Come along to her presentation on Tuesday 17th July at 11.45 am to hear the latest findings.

 

Monitoring COTS recruitment: early warning of an outbreak?

In another component of NESP TWQ’s integrated portfolio of COTS research, Prof Morgan Pratchett at James Cook University has been working on an ‘early warning system’ for COTS recruitment that could drastically improve capacity to manage future outbreaks. He and his team are looking into the earliest phases of COTS recruitment (when planktonic larvae settle onto solid surfaces to begin growing into juveniles) and post-settlement movement capabilities.

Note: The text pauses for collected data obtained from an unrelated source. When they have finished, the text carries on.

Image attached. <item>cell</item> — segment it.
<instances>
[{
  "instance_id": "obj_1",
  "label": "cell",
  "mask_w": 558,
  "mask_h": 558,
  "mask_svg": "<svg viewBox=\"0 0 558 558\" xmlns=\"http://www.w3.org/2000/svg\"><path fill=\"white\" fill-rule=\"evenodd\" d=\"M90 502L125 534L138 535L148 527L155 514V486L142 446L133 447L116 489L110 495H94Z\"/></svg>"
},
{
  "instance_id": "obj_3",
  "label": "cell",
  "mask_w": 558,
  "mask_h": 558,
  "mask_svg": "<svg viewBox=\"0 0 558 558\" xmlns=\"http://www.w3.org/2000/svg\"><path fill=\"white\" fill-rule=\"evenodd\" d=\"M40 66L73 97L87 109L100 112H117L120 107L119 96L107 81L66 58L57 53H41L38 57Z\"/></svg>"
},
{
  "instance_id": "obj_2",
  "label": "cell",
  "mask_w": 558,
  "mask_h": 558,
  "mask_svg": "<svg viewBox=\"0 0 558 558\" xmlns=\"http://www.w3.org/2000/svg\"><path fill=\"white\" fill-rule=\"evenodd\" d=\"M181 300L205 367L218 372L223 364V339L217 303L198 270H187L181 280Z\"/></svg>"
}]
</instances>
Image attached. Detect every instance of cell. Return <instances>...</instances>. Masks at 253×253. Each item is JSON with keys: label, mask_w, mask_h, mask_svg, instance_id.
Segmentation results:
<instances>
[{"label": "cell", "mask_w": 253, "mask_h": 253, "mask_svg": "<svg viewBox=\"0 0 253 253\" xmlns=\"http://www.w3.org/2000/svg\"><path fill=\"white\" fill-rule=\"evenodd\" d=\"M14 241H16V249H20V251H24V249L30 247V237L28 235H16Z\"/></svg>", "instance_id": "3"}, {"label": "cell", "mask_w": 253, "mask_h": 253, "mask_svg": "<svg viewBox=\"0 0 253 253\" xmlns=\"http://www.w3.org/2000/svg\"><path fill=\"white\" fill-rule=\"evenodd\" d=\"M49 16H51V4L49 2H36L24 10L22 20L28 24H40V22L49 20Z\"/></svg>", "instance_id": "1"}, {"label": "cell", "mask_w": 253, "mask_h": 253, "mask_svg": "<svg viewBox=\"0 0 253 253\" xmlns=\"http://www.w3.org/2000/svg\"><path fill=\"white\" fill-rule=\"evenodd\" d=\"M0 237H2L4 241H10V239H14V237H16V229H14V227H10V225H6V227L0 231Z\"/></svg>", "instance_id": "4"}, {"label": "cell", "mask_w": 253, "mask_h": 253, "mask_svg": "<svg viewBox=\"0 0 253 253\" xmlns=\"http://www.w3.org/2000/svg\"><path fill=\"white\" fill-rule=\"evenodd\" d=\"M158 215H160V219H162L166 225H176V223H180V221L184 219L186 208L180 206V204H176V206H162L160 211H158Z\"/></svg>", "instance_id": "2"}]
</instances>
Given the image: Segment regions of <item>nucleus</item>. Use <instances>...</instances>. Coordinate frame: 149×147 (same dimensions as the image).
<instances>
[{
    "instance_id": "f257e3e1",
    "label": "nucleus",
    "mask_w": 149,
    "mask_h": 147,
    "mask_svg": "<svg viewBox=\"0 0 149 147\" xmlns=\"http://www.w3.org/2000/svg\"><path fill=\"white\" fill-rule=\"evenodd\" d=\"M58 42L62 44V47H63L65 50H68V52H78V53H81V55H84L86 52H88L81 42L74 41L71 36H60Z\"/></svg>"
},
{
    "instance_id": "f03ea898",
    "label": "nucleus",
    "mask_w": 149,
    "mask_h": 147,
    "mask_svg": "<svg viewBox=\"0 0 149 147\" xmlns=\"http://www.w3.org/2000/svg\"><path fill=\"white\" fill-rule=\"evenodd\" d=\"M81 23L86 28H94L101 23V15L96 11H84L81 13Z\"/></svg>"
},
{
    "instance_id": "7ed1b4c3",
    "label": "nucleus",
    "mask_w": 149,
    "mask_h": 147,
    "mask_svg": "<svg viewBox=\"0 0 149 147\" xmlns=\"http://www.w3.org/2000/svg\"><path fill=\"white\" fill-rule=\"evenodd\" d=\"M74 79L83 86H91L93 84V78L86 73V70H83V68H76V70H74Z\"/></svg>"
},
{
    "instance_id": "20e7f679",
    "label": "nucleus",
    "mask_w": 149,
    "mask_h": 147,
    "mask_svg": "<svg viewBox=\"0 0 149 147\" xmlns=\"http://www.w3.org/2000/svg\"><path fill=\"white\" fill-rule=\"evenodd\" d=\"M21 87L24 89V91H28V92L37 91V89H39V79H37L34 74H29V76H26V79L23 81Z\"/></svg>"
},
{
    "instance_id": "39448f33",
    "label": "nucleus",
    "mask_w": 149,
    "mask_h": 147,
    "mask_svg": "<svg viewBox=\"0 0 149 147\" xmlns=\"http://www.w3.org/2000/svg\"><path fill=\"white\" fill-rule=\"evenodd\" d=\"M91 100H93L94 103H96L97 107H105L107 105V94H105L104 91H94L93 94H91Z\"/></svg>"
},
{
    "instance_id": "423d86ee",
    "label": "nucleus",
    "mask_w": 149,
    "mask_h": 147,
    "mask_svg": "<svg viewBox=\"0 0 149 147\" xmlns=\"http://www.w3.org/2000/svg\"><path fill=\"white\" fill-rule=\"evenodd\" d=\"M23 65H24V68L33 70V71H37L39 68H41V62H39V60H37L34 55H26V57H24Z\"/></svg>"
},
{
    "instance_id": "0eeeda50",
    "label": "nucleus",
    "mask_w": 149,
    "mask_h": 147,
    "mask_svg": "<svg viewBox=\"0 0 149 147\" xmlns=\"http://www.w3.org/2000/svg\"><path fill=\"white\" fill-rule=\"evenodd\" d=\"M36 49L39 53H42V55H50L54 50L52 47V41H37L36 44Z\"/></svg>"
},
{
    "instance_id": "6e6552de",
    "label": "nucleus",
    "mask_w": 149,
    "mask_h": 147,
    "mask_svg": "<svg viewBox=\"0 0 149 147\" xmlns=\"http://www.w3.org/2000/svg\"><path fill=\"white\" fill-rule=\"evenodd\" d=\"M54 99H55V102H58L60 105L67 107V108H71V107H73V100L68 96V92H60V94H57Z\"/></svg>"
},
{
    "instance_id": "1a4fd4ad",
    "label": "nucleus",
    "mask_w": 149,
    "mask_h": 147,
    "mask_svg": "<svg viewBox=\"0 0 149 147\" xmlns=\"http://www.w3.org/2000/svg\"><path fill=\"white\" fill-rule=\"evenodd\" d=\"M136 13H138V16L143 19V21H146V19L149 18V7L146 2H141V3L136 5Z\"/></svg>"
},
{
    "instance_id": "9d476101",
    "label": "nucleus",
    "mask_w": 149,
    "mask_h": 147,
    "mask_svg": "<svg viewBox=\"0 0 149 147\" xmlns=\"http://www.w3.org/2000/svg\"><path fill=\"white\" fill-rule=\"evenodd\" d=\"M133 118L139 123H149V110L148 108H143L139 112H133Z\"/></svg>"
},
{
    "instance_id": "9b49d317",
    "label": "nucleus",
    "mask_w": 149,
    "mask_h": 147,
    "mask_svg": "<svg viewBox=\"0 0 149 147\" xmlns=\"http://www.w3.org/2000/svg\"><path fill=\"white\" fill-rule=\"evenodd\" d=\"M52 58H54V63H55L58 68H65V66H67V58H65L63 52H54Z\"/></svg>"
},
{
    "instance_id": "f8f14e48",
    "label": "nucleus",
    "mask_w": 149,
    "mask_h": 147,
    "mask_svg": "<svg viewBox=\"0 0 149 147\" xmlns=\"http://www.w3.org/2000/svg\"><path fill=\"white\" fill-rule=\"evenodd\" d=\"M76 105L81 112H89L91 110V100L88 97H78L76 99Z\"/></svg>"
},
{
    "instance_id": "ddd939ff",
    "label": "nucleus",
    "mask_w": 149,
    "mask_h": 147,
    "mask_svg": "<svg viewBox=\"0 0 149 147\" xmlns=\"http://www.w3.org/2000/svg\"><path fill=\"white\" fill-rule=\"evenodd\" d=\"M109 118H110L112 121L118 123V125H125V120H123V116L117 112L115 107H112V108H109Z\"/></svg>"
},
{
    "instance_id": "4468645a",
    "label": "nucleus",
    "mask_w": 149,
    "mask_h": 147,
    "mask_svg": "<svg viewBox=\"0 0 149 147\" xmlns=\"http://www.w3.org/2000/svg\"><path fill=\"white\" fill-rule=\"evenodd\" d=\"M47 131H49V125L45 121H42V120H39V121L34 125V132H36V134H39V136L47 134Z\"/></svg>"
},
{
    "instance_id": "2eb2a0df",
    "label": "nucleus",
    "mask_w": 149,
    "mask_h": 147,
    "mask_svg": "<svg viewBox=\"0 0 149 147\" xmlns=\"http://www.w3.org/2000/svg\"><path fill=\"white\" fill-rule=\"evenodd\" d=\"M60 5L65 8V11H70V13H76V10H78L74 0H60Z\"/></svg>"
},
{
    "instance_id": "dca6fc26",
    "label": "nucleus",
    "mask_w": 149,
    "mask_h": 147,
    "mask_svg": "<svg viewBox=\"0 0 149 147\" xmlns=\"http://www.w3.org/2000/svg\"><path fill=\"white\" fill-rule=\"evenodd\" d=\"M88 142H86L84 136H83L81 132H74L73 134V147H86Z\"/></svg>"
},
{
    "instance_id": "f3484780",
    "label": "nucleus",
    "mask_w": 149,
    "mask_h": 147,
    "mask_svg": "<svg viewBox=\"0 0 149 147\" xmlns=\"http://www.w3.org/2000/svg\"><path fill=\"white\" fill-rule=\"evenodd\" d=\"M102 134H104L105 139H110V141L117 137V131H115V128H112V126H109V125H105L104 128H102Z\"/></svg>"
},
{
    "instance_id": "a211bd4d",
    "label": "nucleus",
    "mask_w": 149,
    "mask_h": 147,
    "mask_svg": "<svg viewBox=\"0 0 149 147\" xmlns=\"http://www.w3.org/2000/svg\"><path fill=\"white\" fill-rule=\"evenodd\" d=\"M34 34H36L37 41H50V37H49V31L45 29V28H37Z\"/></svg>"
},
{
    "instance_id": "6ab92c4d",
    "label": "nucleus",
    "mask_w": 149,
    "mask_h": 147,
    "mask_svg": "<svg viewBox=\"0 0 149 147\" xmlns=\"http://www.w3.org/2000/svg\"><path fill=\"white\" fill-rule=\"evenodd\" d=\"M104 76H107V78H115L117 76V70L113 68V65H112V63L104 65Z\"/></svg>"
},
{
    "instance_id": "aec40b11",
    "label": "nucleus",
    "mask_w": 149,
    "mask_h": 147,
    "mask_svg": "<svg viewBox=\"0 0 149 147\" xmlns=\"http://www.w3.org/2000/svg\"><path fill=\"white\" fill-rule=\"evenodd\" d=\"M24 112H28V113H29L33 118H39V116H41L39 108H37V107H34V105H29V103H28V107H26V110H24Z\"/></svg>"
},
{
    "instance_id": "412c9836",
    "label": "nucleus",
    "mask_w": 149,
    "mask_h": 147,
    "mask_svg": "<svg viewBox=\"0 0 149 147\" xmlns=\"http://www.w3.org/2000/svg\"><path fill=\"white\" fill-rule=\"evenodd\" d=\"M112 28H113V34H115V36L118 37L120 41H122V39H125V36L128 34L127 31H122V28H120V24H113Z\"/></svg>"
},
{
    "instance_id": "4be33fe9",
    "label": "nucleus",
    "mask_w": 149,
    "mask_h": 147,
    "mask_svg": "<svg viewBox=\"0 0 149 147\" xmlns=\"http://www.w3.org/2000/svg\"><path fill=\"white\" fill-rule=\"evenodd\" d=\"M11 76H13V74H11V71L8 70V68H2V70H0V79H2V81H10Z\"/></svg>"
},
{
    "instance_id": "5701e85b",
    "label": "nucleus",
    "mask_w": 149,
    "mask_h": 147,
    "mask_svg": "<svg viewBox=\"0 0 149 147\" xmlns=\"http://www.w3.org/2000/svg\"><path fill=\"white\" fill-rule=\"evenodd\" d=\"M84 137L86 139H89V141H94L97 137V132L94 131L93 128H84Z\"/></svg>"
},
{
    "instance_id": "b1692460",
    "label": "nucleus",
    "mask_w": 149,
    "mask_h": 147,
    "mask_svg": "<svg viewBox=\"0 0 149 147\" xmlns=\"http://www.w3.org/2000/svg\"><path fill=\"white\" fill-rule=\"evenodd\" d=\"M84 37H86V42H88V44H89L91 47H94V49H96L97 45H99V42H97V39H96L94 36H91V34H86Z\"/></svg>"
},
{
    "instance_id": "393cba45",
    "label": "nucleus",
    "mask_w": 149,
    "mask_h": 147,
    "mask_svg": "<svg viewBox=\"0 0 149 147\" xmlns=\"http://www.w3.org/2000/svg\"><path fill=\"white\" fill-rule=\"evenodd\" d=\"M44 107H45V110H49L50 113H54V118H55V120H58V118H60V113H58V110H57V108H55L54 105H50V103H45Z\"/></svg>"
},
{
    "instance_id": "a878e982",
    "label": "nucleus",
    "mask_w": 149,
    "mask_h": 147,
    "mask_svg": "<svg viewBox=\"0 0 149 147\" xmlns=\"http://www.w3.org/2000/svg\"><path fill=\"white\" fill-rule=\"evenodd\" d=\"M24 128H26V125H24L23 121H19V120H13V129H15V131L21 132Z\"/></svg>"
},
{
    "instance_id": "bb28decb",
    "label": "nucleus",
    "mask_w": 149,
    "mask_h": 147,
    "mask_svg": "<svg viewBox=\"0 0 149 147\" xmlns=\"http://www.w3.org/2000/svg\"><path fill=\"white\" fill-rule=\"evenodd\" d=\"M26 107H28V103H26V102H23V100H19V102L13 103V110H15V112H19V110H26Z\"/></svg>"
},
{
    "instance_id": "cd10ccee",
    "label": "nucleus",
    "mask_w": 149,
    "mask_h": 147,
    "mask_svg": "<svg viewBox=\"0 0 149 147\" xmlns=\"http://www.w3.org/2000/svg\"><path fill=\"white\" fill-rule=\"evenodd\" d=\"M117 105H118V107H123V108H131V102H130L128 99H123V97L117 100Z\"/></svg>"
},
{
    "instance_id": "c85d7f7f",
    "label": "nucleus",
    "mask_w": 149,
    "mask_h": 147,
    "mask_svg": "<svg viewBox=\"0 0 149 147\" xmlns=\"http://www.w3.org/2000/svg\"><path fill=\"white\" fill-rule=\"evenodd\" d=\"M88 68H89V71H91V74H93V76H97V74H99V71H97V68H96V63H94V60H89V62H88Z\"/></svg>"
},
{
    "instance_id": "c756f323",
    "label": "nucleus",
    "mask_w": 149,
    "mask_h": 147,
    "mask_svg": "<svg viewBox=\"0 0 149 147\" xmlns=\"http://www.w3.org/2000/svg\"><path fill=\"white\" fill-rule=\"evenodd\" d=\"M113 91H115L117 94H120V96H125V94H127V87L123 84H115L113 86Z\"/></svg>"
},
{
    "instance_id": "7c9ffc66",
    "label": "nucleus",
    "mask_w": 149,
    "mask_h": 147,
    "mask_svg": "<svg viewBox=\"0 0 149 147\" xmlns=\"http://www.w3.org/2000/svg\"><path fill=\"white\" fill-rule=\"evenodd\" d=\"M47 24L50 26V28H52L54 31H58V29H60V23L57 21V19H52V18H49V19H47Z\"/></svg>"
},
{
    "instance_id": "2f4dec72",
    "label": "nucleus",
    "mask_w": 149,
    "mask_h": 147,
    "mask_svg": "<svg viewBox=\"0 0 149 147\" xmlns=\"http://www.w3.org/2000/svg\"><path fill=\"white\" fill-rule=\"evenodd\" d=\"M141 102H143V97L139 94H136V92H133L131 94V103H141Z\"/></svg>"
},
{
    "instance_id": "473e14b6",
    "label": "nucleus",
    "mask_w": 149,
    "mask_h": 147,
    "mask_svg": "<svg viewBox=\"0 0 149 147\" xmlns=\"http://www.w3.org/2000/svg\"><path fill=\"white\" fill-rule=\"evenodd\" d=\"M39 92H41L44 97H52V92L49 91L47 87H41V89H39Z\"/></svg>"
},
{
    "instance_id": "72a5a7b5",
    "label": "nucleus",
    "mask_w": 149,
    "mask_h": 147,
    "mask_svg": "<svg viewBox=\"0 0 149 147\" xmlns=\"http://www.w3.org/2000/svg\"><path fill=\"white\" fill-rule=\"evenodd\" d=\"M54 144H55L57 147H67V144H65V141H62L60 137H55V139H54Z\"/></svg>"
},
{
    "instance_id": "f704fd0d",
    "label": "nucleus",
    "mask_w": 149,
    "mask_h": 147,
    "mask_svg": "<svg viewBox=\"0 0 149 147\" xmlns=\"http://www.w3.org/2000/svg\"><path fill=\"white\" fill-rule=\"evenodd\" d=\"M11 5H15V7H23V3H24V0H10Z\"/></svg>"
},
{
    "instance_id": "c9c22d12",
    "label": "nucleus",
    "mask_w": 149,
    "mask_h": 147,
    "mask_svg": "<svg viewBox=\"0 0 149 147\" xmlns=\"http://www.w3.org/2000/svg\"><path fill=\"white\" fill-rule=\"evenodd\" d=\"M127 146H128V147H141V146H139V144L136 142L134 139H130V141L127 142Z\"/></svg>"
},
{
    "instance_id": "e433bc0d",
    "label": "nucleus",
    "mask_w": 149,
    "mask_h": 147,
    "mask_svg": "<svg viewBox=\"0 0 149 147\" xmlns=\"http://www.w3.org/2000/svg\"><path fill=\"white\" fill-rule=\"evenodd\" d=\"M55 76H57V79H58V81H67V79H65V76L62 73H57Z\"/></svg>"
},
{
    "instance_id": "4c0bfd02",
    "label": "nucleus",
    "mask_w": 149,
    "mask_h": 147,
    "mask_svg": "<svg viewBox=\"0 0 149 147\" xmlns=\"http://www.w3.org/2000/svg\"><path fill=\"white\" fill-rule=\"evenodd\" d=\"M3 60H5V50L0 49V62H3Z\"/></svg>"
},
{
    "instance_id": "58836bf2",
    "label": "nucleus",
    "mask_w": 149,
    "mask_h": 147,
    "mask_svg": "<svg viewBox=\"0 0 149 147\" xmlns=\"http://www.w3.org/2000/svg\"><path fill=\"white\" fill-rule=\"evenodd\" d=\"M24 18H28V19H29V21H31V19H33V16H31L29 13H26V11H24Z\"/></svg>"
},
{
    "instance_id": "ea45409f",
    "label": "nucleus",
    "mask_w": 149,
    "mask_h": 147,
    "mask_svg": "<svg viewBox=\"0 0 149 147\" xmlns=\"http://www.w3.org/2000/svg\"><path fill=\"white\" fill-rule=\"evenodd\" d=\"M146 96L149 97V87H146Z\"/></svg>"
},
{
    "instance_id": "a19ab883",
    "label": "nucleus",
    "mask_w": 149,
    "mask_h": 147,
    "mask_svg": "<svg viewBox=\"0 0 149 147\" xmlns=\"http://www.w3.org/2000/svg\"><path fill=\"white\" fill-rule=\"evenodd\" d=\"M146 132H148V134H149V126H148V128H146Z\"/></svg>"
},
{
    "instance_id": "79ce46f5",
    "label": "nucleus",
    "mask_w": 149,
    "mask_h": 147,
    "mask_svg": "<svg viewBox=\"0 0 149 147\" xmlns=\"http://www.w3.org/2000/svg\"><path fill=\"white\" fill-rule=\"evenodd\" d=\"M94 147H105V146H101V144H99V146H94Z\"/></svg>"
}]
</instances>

They have been trialing the use of settlement traps – compact plastic cages filled with high-surface-area ‘bioballs’ designed to capture and recruit all manner of planktonic organisms from the surrounding water – for the detection of COTS larvae or juveniles. After being submerged on the Great Barrier Reef during the summer spawning period, the traps are retrieved and their contents are checked for COTS.

“Originally we were relying on visual identification of COTS in the mix retrieved from the bioballs, which was both very time-consuming and we had a lot of doubts about this method’s accuracy – it’s like searching for a needle in a haystack, there’s so much algae, sediment and other organisms in there to sort through,” Prof Pratchett said.

“But what we’ve been able to do now is leverage the work being done at AIMS on the genetic signal of COTS larvae. This enables us to get a much faster and more reliable picture of whether or not they’re present in a given sample.”

The project has already answered a major question in the field of COTS research, and further advances in the ‘genetic probe’ technology are expected to shed even more light on early COTS behaviour.

“There is a hypothesis that COTS are only being recruited from deeper in the water column. However, what we’ve learned from using these devices is that they are being recruited in both deep and shallow water on the Reef,” Prof Pratchett said.

“At the moment we can provide semi-quantitative data by comparing the proportion of settlement devices in which we find COTS to the proportion in which we don’t. In the future we will be able to tell the proportion of COTS genetic material within each device. This will add a whole extra layer of information to what we know about COTS recruitment, which will in turn enable us to guide control efforts that much more effectively.

“When you pair that up with our other NESP TWQ-funded research projects on the movement rates of adult COTS across the seafloor, we are already getting a fairly good indication that when COTS recruit at a reef they tend to stay there. This means that we could concentrate control effort on that reef once we know there’s likely to be an outbreak there.”

Morgan will be speaking at on Tuesday 17th July at 11.15 am in the Urchins Ballroom.